Final answer:
A production possibilities curve (PPC) that reflects increasing opportunity costs is concave to the origin, with a bowed-out shape, illustrating the law of increasing opportunity cost, where resources are less adaptable over time. A straight-line PPC indicates constant opportunity costs, which is not a realistic scenario for most goods.
Step-by-step explanation:
A production possibilities curve (PPC) that reflects increasing opportunity costs will be concave to the origin, meaning it will have a bowed-out shape. This shape occurs because, according to the law of increasing opportunity cost, as the production of one good increases, the opportunity cost of producing additional units of this good will typically increase as well.
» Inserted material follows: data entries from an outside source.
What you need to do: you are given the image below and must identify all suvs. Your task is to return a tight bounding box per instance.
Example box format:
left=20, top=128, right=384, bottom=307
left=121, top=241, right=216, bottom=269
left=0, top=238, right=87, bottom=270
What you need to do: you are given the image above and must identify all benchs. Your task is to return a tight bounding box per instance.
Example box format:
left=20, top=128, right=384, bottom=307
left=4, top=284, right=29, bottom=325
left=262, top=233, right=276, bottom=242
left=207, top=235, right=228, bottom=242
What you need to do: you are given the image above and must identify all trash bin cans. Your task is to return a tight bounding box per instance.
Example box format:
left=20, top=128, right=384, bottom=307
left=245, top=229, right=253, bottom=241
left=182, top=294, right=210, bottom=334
In other words, the more you focus on producing one good, the greater the cost of not producing the other good becomes. This happens as resources are not perfectly adaptable to the production of both goods and, over time, reallocating resources from the production of one good to another becomes increasingly costly in terms of forgone output of the first good.
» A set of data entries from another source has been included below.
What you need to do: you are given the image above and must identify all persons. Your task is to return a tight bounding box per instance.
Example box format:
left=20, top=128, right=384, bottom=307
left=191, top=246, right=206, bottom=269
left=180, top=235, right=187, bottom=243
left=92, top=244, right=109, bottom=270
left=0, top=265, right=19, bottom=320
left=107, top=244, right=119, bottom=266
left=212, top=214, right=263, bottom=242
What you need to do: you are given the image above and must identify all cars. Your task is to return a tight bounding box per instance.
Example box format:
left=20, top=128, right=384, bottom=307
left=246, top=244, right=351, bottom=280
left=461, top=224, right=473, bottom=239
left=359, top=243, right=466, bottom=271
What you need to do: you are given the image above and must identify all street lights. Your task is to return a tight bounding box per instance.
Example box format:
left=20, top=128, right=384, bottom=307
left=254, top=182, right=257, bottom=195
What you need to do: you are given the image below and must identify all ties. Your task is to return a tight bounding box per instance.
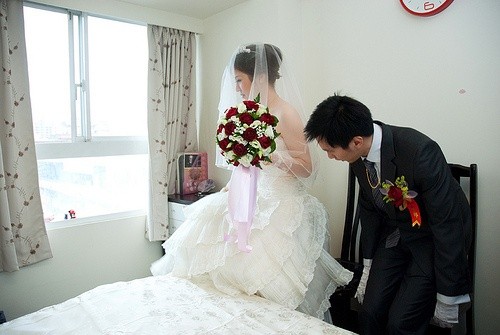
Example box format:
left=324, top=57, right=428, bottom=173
left=363, top=159, right=401, bottom=249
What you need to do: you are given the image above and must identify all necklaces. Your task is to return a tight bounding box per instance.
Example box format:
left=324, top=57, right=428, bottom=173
left=366, top=169, right=380, bottom=189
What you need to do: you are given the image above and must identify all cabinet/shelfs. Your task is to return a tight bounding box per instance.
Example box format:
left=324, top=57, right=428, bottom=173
left=162, top=192, right=215, bottom=256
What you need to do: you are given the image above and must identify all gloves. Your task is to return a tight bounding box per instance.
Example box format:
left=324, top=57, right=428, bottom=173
left=433, top=300, right=459, bottom=329
left=354, top=266, right=371, bottom=304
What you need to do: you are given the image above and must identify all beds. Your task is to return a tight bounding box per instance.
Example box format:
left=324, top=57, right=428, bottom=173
left=0, top=272, right=357, bottom=335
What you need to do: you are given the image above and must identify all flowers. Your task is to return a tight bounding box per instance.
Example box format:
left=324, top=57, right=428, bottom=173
left=378, top=176, right=418, bottom=211
left=216, top=92, right=282, bottom=170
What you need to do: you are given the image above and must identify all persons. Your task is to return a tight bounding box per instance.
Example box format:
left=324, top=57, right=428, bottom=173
left=150, top=42, right=354, bottom=325
left=304, top=96, right=473, bottom=335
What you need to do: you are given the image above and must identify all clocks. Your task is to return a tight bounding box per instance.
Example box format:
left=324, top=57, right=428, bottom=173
left=399, top=0, right=454, bottom=17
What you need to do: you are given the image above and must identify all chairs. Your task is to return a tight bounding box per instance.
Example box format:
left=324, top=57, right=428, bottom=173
left=330, top=157, right=478, bottom=335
The PPF (Production Possibilities Frontier) for healthcare and education, for example, is drawn as a curved line to show that as we dedicate more and more resources to one good (such as education), the opportunity cost in terms of reduced output of the other good (healthcare) grows larger. If a PPC is represented as a straight line, as in PPC A from the information provided, this would indicate constant opportunity costs for producing the two goods, which is not typically the case in most real-world scenarios.